Ocean currents spin off huge gyres, whose kinetic energy is transferred to ever-smaller turbulent structures until viscosity has erased velocity gradients and water molecules jiggle with thermal randomness. A similar cascade plays out in space when the solar wind slams into the magnetopause, the outer boundary of Earth’s magnetic field. The encounter launches large-scale magnetic, or Alfvén, waves whose energy ends up heating the plasma inside the magnetosphere. Here, however, the plasma is too thin for viscosity to mediate the cascade. Since 1971 researchers have progressively developed their understanding of how Alfvén waves in space plasmas generate heat. These studies later culminated in a specific hypothesis: Alfvén waves accelerate ion beams, which create small-scale acoustic waves, which generate heat. Now Xin An of UCLA and his collaborators have found direct evidence of that proposed mechanism [1]. What’s more, the mechanism is likely at work in the solar wind and other space plasmas.

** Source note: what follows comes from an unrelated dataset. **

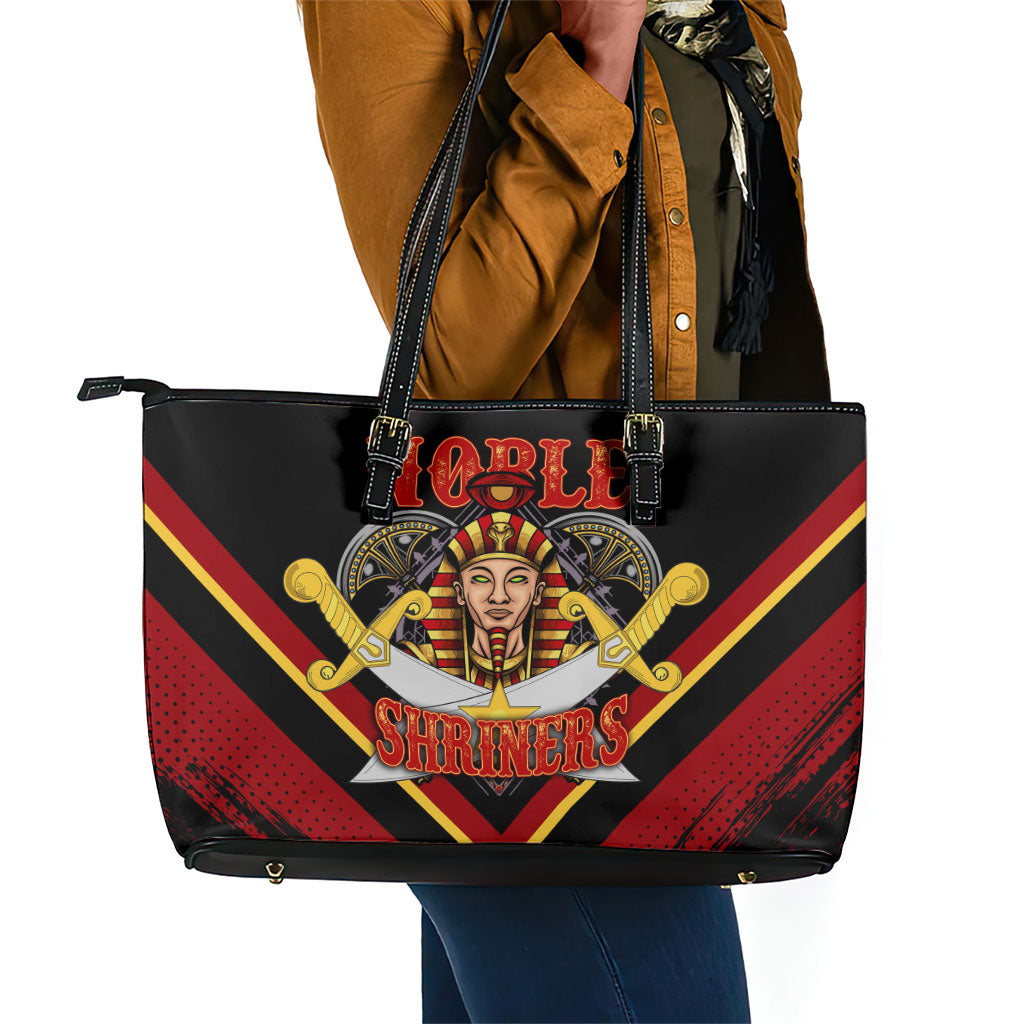 Noble Shriners Leather Tote Bag Masonic Egyptian Pharaoh Scimitar Emblem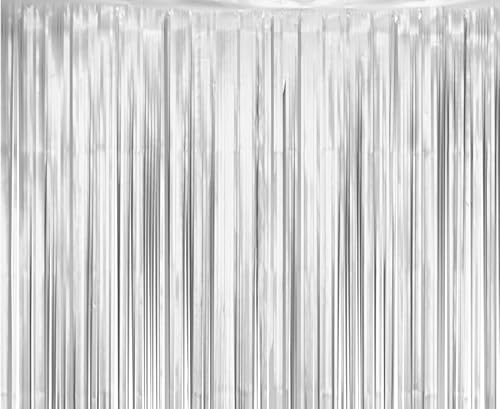 Cortina de Flecos Decorativa Plateada, 100x200 cm, Franja Metálica para Fiestas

Laboratory-scale experiments struggle to capture the dynamics of rotating plasmas, and real-world observations are even more scarce. The observations that An and his collaborators analyzed were made in 2015 by the four-spacecraft Magnetospheric Multiscale (MMS) mission. Launched that year, the MMS was designed to study magnetic reconnection, a process in which the topology of magnetic-field lines is violently transformed. The field rearrangements wrought by reconnection can be large, on the scale of the huge loops that sprout from the Sun’s photosphere. But the events that initiate reconnection take place in a much smaller region where neighboring field lines meet, the X-line. The four spacecraft of MMS can fly in a configuration in which all of them witness the large-scale topological transformation while one of them could happen to fly through the X-line—a place where no spacecraft had deliberately been sent before.
On September 8, 2015, the orbits of the MMS spacecraft took them through the magnetopause on the dusk side of Earth. They were far enough apart that together they could detect the passage of a large-scale Alfvén wave, while each of them could individually detect the motion of ions in the surrounding plasma. An and his collaborators later realized that these observations could be used to test the theory that ion beams and the acoustic waves that they generate mediate the conversion of Alfvén-wave energy to heat.